Thursday, January 10, 2008

chemical reaction



Via Boing Boing: via Wired Science blog: This video made me shout involuntarily. Watch as the liquid goes from clear to amber to blue to clear to amber to blue.

UPDATE: A few people, plus at least two sentient robots and a self-aware Jovian gas cloud, have written in to ask just what the hell is going on in that glass. I would have thought the robots, with their advanced brains, would have figured it out, but here goes anyway.

What you're looking at is known as an oscillating reaction. If done properly, the reaction will continue to occur for several minutes, until the solution settles at dark blue. This particular one is called the Briggs-Rauscher reaction, after the two high-school science teachers who came up with it in 1973. The reaction occurs when three different solutions are mixed together. I would go into greater depth, but I don't understand the chemistry behind it. For detailed instructions on how to create this reaction, along with an explanation for its niftiness, can be found here.
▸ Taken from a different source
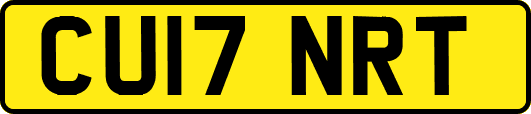 CU17NRT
Remember that chloride ions suppress the oscillating reaction, so make sure to pick up all the chloride ions you've got lying around and put them in a bag somewhere. And use distilled water.

No matter what you think of this process, it's definitely the coolest possible way to create a jar of deep blue liquid.

7 comments:

blackbird said...

I'm afraid I could watch that happen for a very long time.

i am the diva said...

WHOAH!! what the hell IS that???

Tracey said...

seriously dude, that's nuts. what is that stuff?

trinity67 said...

How'd they do that?!

palinode said...

blackbird - I like the repeated violent eruption of blue into the amber.

diva, sweetney, the 67th trinity - I'm going to update with an explanation. Or at least an overview, because apparently no one is quite sure how it works.

Anonymous said...

Perhaps the beaker contains an invisible and somewhat aggravated cephalopod.

palinode said...

I wonder how they aggravate the cephalopod. Maybe invisibility is aggravating enough.